----- Recorded information

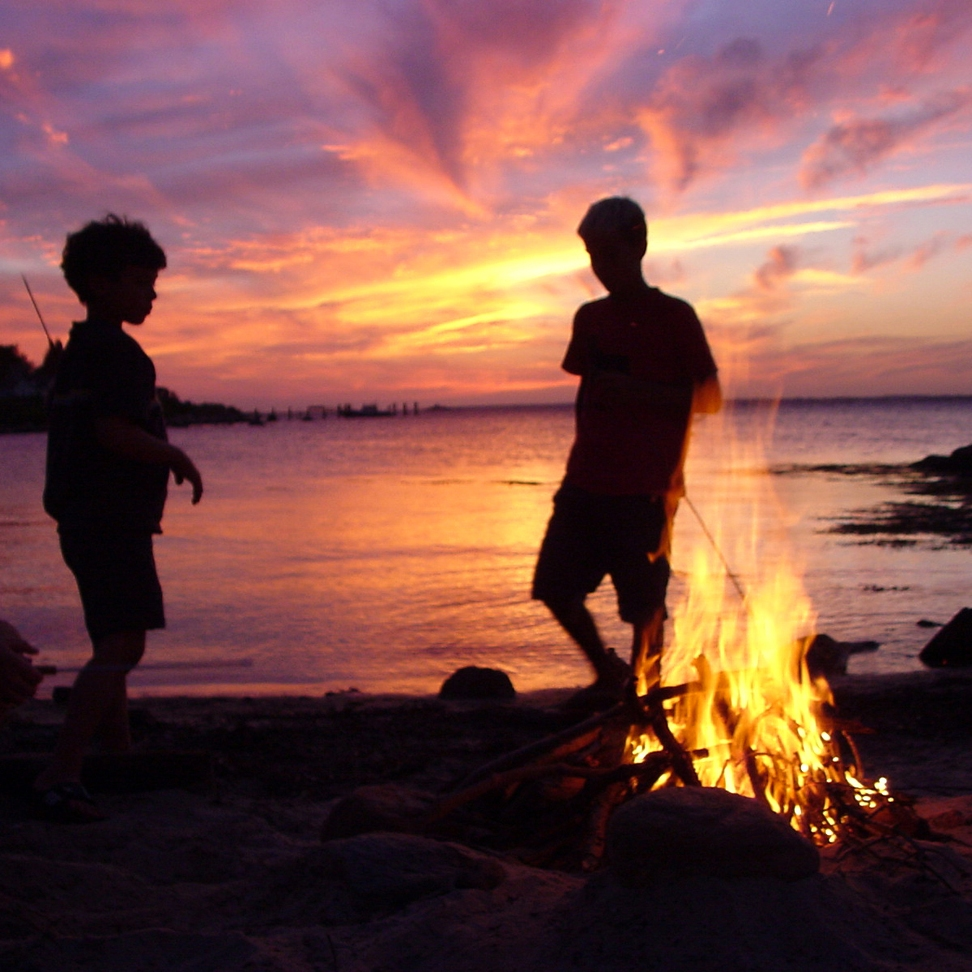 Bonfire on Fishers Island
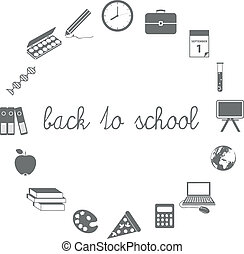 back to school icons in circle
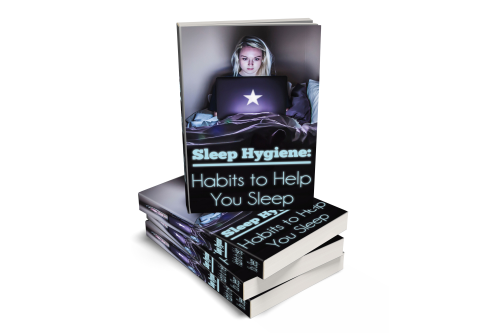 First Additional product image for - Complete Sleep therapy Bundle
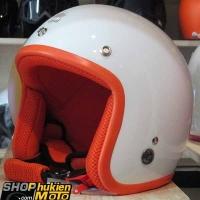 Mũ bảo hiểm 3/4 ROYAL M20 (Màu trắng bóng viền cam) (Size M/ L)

----------

To do: Take the line with "First Additional product" and each line after it through the end of the material above, and reproduce them exactly, both ends included, without pictures.

Exercise output:
 First Additional product image for - Complete Sleep therapy Bundle
 Mũ bảo hiểm 3/4 ROYAL M20 (Màu trắng bóng viền cam) (Size M/ L)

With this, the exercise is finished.